Source: The problem arises from Walter Rudin's Principles of Mathematical Analysis: 
My Background: Rudin's PMA Chapter 1-7.
A Flawed Attempt (by Kit-Wing Yu): We know from the definition that $A\in\mathfrak{M}(\mu)$ implies that $A=\bigcup_{n=1}^{\infty}A_n$, where each $A_n\in\mathfrak{M}_F(\mu)$. From the definition, for each $n\in\mathbb{N}$ there exists a sequence $\{A_{n_k}\}\subset\mathscr{E}$ such that $A_{n_k}\to A_n$ as $k\to\infty$. Since $\mu^*$ is regular on $\mathscr{E}$, there exists $F_{n_k}\in\mathscr{E}$ closed and $G_{n_k}\in\mathscr{E}$ open, such that $F_{n_k}\subset A_{n_k}\subset G_{n_k}$ and $\mu^*(G_{n_k})-2^{-n}2^{-k}2^{-1}\varepsilon\leq\mu^*(A_{n_k})\leq \mu^*(F_{n_k})+2^{-n}2^{-k}2^{-1}\varepsilon$; in particular, $\mu^*(G_{n_k})-\mu^*(A_{n_k})\leq2^{-n}2^{-k}2^{-1}\varepsilon$.

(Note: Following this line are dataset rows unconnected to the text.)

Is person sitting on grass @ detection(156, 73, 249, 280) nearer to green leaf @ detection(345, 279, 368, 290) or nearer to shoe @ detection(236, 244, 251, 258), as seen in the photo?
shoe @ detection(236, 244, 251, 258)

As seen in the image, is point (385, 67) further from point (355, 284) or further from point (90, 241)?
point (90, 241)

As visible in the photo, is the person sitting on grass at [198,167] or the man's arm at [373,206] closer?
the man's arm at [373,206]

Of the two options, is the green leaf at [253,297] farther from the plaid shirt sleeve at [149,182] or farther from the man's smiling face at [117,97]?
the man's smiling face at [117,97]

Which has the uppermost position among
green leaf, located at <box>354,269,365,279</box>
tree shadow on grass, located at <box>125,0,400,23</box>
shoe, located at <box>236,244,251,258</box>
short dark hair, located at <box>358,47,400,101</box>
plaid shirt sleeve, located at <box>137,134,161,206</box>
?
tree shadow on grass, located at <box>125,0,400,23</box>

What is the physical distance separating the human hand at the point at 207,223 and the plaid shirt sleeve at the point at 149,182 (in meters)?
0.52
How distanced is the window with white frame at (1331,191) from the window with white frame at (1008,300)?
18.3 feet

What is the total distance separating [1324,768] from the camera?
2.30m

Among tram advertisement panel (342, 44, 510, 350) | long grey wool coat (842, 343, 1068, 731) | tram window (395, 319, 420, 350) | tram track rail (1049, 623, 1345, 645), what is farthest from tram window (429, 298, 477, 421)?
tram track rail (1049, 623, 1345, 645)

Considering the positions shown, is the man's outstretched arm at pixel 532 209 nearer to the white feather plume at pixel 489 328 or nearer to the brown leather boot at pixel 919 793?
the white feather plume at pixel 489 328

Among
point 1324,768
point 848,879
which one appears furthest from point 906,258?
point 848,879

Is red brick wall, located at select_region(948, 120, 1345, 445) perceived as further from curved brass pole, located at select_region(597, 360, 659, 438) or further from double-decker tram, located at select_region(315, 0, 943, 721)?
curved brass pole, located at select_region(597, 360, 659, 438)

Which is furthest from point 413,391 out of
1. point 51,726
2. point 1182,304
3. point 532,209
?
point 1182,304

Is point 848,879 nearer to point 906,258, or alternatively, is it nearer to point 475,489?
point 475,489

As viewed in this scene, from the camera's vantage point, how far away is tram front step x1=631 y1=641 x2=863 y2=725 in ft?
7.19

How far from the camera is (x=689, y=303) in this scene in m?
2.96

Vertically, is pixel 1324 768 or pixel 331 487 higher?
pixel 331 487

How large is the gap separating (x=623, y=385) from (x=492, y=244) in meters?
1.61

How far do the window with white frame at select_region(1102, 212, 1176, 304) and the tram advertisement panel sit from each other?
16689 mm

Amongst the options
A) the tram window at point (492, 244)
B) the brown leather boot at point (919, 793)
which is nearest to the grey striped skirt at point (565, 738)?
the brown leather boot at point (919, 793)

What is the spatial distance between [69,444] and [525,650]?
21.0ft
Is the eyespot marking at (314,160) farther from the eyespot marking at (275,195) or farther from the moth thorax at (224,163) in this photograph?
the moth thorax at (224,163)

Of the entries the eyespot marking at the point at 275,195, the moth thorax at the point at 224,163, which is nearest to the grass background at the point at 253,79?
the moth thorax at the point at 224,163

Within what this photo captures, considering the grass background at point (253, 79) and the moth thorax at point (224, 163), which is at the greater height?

Note $G_n=\bigcup_{k=1}^{\infty}G_{n_k}$ and $G=\bigcup_{k=1}^{\infty}G_n$ are open. Also, we know that $G_{n_k}, G_n, G\in\mathfrak{M}(\mu)$.
IF we have $\mathbf{A_n=\bigcup_{k=1}^{\infty}A_{n_k}}$, then we'd have $A_n\subset G_n$, $A\subset G$, $G_n\backslash A_n\subset\bigcup_{k=1}^{\infty}(G_{n_k}\backslash A_{n_k})$ and $G\backslash A\subset\bigcup_{n=1}^{\infty}(G_n\backslash A_n)$. Thus, $\mu^*(G\backslash A)\leq\mu^*(\bigcup_{n=1}^{\infty}(G_n\backslash A_n))\leq\sum_{n=1}^{\infty}\mu^*(G_n\backslash A_n)\leq\sum_{n=1}^{\infty}\mu^*(\bigcup_{k=1}^{\infty}(G_{n_k}\backslash A_{n_k}))\leq\sum_{n=1}^{\infty}\sum_{k=1}^{\infty}\mu^*(G_{n_k}\backslash A_{n_k})\leq\sum_{n=1}^{\infty}\sum_{k=1}^{\infty}[\mu^*(G_{n_k})-\mu^*(A_{n_k})]\leq\sum_{n=1}^{\infty}\sum_{k=1}^{\infty}2^{-n}2^{-k}2^{-1}\varepsilon<\varepsilon$. The other half of the proposition can be similarly obtained. That IF, however, does not seem justified. Even if we let $A_{n_k}'=A_n\cap A_{n_k}$ and therefore have $A_{n_k}'\to A_n$ and $A_n\supset\bigcup_{k=1}^{\infty}A_{n_k}'$, we still don't know if each $A_{n_k}'$ is indeed elementary, and if $A_n\subset\bigcup_{k=1}^{\infty}A_{n_k}'$.
Any help would be greatly appreciated.
If you are looking for countable unions of sets in $\mathbb{R^d}$, then the rationals are very useful. Consider how you could measure $A$ if you had $A \cap \mathbb{Q^d}$.